Ryan Tepera came in and got the last two outs on seven pitches to secure, if it needed to be secured at this point, Toronto’s convincing 10-1 win over Texas in game one of the 2016 ALCS.

The Rangers managed to shut down the Jays’ offense eventually, as Rangers’ Manager Jeff Bannister, now concerned about eating innings as much as about trying to win this game, sent Hamels out for the fourth, but he didn’t survive the inning. Melvin Upton led off by jerking one into the stands in left to up the Toronto lead to six. Zeke Carrera flied out to left for the first out. Then the fielding gremlin popped out of his hole and waved his malevolent crooked stick at Texas again. Andrus, to his utter embarrassment, picked up a perfectly routine ground ball and pulled Mitch Moreland off the bag with his throw. Travis then advanced to second on a passed ball by Lucroy, and scored on a single to right centre to give the Jays a seventh run, this one very, very unearned. That was enough for Hamels, who may have to wait years to unsully his playoff pitching record after tonight’s performance. Bannister brought in Alex Claudio, a soft-tossing young lefty, who quickly got the last two outs of the inning for the Rangers, stranding Donaldson at first.

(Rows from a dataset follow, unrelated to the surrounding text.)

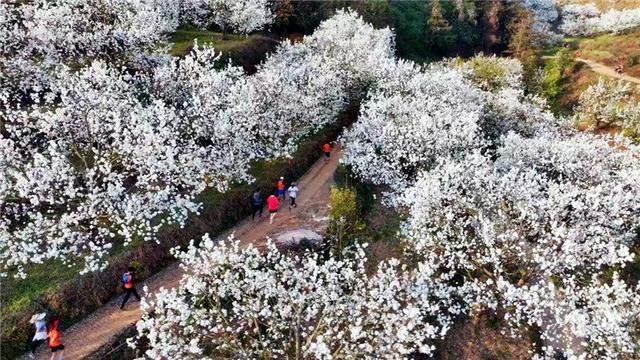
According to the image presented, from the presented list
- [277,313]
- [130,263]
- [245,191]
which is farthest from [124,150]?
[277,313]

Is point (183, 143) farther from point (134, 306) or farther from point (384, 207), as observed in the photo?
point (384, 207)

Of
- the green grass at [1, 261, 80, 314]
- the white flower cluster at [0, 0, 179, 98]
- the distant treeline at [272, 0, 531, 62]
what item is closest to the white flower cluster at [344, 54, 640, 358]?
the green grass at [1, 261, 80, 314]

Claudio went on to give Bannister the innings he didn’t get from Hamels. Helped by two double plays, he kept the Jays off the board while giving up two hits and two walks. In fact, his approach tended to be very similar to that of the Jays’ starter, particularly in respect of initiating soft contact and keeping the pitch count down. In his three and two thirds innings, he only threw 35 pitches, 23 of them strikes.

Tony Barnette pitched the eighth and gave up a hit to Zeke Carrera with two outs, but left him at first when Travis popped out to Moreland at first.

Jake Diekman, the rail-thin left-hander, took the hill for the Rangers in the ninth. He had been very effective in last year’s ALCS against Toronto, making four appearances, pitching 6 innings, striking out 5 and giving up only 1 run. This year so far in the playoffs, not so much. Josh Donaldson led off with a single to centre for his fourth hit of the game. Edwin followed with a single to right. Jose Bautista worked Diekman to a 3 and 2 count, and then ended off the action, for all practical purposes, in exactly the way that the Jose-hating, Bautista-booing, Texas crowd didn’t want to see, by ripping a three-run homer to left, pegging the Jays’ lead, at the time, to 10-zip, and who could ever have projected that?

Tension? Bitter rivalry? Scores to settle? All washed away on the wave of a superb pitching performance and robust hitting abetted by some suspect Texas defence.

Game Two features Jay Happ against Yu Darvish, who has pitched well since returning to the team in late May. The Blue Jays have not seen him this season, but he is all that stands in the way of a shocking turnabout, and the possibility of Toronto returning home with a chance to sweep the series behind Aaron Sanchez on Sunday evening.

Who ever would have thought?

The 5-0 lead handed to Estrada was just what he needed to start dealing as only he can, free, easy, and damned frustrating to the Rangers’ hitters.